>> BEGIN Entries shown

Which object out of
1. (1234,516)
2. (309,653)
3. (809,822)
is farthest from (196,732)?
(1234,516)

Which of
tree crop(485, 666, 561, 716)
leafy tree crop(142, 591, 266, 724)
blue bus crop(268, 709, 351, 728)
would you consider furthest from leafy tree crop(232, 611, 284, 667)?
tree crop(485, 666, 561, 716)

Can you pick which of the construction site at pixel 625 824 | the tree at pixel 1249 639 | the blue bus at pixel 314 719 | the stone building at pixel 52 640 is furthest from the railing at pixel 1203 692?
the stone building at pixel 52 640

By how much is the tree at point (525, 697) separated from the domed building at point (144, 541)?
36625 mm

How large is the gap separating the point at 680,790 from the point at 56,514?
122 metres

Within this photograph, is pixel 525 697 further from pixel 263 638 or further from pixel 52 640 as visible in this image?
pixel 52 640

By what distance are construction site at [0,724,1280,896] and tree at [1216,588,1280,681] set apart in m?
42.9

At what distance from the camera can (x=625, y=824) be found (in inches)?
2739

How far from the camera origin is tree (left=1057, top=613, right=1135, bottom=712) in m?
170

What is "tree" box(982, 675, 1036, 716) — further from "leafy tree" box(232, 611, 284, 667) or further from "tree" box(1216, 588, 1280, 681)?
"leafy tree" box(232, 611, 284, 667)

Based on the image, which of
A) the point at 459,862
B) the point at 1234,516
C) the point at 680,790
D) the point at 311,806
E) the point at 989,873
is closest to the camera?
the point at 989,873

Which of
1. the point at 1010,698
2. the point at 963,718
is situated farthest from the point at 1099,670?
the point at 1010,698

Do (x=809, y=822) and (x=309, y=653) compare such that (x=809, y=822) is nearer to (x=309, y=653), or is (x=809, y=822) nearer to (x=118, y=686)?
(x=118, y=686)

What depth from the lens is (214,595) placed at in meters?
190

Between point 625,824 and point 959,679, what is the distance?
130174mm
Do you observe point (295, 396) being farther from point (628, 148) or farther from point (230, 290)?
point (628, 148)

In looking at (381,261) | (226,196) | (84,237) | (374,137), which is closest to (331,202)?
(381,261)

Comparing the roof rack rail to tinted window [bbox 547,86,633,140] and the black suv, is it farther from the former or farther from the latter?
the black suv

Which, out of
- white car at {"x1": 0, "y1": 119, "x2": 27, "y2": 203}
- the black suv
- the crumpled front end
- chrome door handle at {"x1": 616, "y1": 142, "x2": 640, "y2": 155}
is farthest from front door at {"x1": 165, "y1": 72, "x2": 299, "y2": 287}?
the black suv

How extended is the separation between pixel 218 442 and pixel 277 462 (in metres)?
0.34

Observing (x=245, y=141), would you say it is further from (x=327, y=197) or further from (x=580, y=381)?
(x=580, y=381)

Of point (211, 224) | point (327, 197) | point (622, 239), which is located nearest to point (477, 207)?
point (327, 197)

>> END Entries shown

Exercise objective: Give back, word for word, everything in the rows above from the line containing "Do you observe" down to the last line.

Problem solution:
Do you observe point (295, 396) being farther from point (628, 148) or farther from point (230, 290)?
point (628, 148)

In looking at (381,261) | (226,196) | (84,237) | (374,137), which is closest to (331,202)?
(381,261)

Comparing the roof rack rail to tinted window [bbox 547,86,633,140] and the black suv, is it farther from the former or farther from the latter?
the black suv

Which, out of
- white car at {"x1": 0, "y1": 119, "x2": 27, "y2": 203}
- the black suv
- the crumpled front end
- chrome door handle at {"x1": 616, "y1": 142, "x2": 640, "y2": 155}
is farthest from front door at {"x1": 165, "y1": 72, "x2": 299, "y2": 287}?
the black suv

How extended is the separation between pixel 218 442 and pixel 277 462 (in metres)?
0.34

Observing (x=245, y=141), would you say it is further from (x=327, y=197) or further from (x=580, y=381)?
(x=580, y=381)

Of point (211, 224) | point (327, 197) | point (622, 239), which is located nearest to point (477, 207)?
point (327, 197)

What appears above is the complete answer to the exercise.